### Records for the task
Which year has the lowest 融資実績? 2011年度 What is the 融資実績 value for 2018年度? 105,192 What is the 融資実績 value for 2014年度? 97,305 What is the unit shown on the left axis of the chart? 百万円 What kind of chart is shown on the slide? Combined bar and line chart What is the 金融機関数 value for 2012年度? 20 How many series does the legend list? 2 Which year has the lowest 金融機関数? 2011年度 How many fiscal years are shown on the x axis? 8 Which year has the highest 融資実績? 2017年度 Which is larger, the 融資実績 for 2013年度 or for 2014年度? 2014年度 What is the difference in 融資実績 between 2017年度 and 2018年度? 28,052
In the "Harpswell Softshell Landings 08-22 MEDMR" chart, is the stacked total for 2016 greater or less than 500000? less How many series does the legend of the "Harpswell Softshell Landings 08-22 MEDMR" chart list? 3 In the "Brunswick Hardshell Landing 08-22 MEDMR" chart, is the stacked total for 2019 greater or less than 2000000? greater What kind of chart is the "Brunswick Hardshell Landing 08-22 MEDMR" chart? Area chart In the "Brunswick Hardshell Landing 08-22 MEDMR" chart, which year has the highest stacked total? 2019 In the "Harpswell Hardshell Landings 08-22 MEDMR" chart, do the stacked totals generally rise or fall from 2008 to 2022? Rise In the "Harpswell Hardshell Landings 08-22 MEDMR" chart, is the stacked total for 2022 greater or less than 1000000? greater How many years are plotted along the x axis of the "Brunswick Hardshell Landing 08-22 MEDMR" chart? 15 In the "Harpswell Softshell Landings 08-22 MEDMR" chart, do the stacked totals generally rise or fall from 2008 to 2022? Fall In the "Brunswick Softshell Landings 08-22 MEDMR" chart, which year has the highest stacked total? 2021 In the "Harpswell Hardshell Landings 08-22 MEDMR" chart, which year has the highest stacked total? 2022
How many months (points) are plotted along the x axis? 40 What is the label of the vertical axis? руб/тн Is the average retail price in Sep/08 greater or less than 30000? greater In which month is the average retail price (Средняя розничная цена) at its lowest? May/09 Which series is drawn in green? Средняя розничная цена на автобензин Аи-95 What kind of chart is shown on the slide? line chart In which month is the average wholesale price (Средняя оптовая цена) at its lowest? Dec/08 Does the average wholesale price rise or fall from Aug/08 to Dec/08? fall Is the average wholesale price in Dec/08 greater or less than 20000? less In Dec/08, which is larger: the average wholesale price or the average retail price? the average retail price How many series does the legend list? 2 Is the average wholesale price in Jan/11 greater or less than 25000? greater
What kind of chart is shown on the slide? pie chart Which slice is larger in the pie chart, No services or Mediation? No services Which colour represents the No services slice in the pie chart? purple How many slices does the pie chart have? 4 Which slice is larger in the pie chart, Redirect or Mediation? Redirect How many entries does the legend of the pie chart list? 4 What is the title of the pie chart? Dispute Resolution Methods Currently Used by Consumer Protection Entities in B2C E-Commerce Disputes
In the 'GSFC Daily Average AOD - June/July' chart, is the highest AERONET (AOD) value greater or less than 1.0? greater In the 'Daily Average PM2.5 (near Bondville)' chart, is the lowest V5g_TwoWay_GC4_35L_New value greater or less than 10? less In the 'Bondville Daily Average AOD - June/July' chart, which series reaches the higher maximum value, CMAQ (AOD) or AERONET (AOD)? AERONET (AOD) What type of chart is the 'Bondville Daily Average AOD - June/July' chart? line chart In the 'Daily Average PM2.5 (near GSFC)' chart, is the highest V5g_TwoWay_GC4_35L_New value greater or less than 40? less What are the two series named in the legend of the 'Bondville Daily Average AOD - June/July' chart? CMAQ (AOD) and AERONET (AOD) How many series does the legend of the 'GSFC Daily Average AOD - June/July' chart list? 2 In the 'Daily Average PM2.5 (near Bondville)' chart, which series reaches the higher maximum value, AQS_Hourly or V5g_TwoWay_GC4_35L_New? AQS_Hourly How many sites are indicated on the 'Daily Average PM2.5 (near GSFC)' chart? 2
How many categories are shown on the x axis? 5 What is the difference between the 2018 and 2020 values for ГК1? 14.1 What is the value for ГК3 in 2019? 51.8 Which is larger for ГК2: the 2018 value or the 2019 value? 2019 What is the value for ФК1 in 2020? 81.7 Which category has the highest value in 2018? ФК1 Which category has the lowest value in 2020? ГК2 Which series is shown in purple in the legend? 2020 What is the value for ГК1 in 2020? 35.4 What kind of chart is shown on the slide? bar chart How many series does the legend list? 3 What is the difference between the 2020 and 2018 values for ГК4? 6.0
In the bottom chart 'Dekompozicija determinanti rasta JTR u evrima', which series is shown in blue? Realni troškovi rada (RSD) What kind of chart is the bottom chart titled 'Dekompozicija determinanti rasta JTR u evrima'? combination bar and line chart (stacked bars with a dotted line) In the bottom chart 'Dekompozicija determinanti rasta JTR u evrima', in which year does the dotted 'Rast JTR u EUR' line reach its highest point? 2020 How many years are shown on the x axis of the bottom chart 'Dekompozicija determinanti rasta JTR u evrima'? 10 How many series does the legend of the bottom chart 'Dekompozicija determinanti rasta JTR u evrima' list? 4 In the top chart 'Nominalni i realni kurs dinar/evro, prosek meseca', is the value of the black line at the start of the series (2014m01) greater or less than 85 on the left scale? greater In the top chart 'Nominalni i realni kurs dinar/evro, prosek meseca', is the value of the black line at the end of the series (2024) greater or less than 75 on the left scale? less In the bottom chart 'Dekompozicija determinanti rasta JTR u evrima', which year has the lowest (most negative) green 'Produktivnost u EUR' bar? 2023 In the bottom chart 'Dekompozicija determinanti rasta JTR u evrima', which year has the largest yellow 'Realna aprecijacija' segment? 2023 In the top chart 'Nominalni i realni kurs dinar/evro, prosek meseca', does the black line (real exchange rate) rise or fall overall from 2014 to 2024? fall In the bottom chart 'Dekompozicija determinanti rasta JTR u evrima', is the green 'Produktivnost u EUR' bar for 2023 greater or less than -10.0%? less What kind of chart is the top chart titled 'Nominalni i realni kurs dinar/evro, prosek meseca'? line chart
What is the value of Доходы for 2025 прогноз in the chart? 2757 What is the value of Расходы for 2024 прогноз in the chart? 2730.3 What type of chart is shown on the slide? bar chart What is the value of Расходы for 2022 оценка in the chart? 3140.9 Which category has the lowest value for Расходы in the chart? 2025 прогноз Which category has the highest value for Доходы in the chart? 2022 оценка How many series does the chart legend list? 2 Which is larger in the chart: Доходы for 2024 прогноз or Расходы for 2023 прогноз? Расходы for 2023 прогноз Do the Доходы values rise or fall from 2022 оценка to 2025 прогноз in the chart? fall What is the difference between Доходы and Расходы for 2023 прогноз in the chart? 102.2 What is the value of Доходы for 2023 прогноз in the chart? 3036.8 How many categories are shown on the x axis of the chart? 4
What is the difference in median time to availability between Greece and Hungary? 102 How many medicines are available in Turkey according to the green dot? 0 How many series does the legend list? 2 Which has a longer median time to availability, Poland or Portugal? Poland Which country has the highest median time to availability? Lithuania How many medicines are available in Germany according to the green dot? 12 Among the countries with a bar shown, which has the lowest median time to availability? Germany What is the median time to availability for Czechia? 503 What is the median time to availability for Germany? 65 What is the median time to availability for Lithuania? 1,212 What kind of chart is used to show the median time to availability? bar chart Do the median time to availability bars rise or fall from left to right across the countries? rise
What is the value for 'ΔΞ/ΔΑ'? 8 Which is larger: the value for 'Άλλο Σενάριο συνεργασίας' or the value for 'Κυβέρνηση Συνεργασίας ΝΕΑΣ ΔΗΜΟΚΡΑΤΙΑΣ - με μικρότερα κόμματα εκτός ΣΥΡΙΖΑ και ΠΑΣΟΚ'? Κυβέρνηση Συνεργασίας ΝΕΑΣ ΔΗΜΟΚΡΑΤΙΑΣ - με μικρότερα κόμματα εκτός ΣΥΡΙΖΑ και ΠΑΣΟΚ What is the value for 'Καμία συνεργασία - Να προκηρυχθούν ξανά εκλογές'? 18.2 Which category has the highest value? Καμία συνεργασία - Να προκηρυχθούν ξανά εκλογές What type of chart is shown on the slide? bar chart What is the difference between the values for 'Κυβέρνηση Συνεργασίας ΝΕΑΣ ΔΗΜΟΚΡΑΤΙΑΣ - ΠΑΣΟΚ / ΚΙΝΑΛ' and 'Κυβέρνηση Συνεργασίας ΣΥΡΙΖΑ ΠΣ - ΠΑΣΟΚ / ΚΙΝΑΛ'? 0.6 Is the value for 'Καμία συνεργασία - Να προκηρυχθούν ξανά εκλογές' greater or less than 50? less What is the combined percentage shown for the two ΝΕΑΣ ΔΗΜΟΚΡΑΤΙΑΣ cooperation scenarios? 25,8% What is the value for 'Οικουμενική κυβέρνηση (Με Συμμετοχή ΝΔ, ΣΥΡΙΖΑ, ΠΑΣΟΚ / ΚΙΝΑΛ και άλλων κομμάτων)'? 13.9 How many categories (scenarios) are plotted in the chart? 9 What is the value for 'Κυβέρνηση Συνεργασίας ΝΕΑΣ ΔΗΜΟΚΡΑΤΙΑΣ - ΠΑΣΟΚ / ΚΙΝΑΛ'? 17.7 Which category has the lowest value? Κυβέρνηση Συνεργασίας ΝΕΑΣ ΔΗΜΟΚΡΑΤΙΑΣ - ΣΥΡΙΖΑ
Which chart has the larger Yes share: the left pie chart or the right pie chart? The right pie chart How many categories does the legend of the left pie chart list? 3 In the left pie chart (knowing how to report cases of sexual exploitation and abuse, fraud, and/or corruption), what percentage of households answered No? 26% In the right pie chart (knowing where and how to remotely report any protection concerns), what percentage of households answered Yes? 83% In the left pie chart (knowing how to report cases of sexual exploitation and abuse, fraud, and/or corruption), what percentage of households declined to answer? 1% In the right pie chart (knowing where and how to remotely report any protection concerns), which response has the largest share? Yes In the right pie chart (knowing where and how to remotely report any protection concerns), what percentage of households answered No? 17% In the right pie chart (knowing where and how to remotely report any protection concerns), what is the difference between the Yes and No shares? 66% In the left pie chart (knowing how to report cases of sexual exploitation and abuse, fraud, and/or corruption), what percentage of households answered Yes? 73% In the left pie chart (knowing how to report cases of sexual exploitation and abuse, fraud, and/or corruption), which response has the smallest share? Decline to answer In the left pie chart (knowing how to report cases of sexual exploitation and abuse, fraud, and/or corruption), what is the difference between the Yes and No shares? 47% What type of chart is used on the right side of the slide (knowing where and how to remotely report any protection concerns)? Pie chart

### Work request
Could you give the records again from the first line up to and including the line with "stacked total? 2022", switching "legend" to "key" and leaving everything else unchanged?

### Answer below
Which year has the lowest 融資実績? 2011年度 What is the 融資実績 value for 2018年度? 105,192 What is the 融資実績 value for 2014年度? 97,305 What is the unit shown on the left axis of the chart? 百万円 What kind of chart is shown on the slide? Combined bar and line chart What is the 金融機関数 value for 2012年度? 20 How many series does the key list? 2 Which year has the lowest 金融機関数? 2011年度 How many fiscal years are shown on the x axis? 8 Which year has the highest 融資実績? 2017年度 Which is larger, the 融資実績 for 2013年度 or for 2014年度? 2014年度 What is the difference in 融資実績 between 2017年度 and 2018年度? 28,052
In the "Harpswell Softshell Landings 08-22 MEDMR" chart, is the stacked total for 2016 greater or less than 500000? less How many series does the key of the "Harpswell Softshell Landings 08-22 MEDMR" chart list? 3 In the "Brunswick Hardshell Landing 08-22 MEDMR" chart, is the stacked total for 2019 greater or less than 2000000? greater What kind of chart is the "Brunswick Hardshell Landing 08-22 MEDMR" chart? Area chart In the "Brunswick Hardshell Landing 08-22 MEDMR" chart, which year has the highest stacked total? 2019 In the "Harpswell Hardshell Landings 08-22 MEDMR" chart, do the stacked totals generally rise or fall from 2008 to 2022? Rise In the "Harpswell Hardshell Landings 08-22 MEDMR" chart, is the stacked total for 2022 greater or less than 1000000? greater How many years are plotted along the x axis of the "Brunswick Hardshell Landing 08-22 MEDMR" chart? 15 In the "Harpswell Softshell Landings 08-22 MEDMR" chart, do the stacked totals generally rise or fall from 2008 to 2022? Fall In the "Brunswick Softshell Landings 08-22 MEDMR" chart, which year has the highest stacked total? 2021 In the "Harpswell Hardshell Landings 08-22 MEDMR" chart, which year has the highest stacked total? 2022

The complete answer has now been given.